**Stored data:**
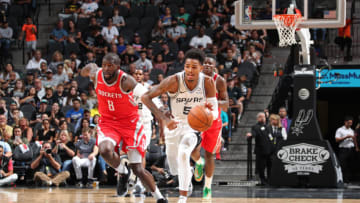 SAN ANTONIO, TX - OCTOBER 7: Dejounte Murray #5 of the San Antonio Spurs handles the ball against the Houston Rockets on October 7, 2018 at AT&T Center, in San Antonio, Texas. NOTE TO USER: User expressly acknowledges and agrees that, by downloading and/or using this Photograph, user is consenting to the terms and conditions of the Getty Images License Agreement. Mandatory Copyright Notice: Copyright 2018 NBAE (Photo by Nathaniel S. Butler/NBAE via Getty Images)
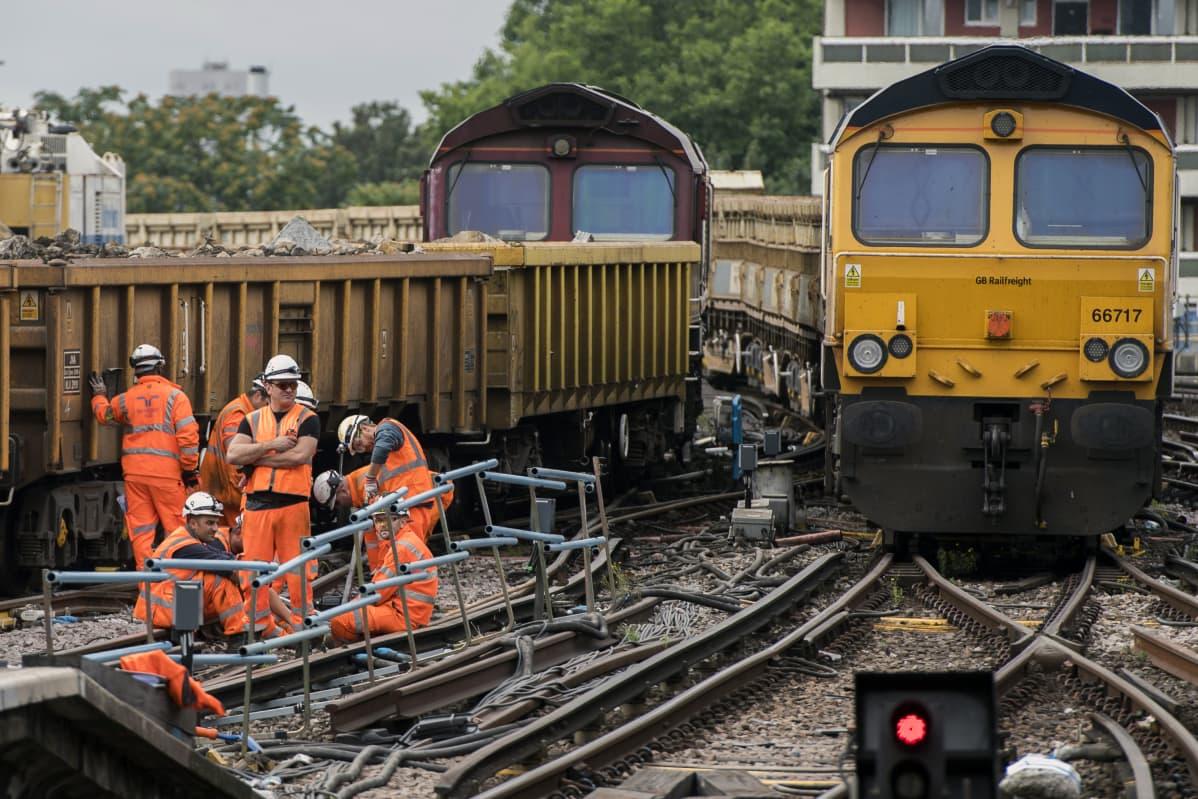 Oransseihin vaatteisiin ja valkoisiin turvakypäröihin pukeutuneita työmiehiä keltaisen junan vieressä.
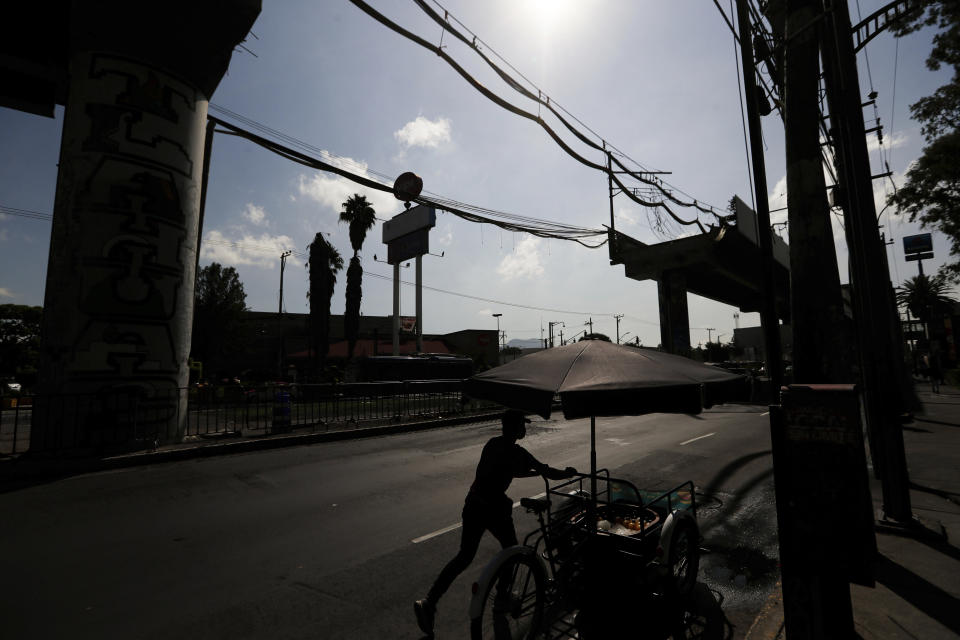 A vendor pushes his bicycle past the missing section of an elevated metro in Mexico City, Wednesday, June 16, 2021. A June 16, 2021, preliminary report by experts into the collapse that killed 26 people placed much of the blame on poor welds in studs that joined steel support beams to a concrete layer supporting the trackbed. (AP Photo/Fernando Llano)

**Task:** Return the listing above unchanged, apart from dropping its pictures.

**Result of this exercise:**
 SAN ANTONIO, TX - OCTOBER 7: Dejounte Murray #5 of the San Antonio Spurs handles the ball against the Houston Rockets on October 7, 2018 at AT&T Center, in San Antonio, Texas. NOTE TO USER: User expressly acknowledges and agrees that, by downloading and/or using this Photograph, user is consenting to the terms and conditions of the Getty Images License Agreement. Mandatory Copyright Notice: Copyright 2018 NBAE (Photo by Nathaniel S. Butler/NBAE via Getty Images)
 Oransseihin vaatteisiin ja valkoisiin turvakypäröihin pukeutuneita työmiehiä keltaisen junan vieressä.
 A vendor pushes his bicycle past the missing section of an elevated metro in Mexico City, Wednesday, June 16, 2021. A June 16, 2021, preliminary report by experts into the collapse that killed 26 people placed much of the blame on poor welds in studs that joined steel support beams to a concrete layer supporting the trackbed. (AP Photo/Fernando Llano)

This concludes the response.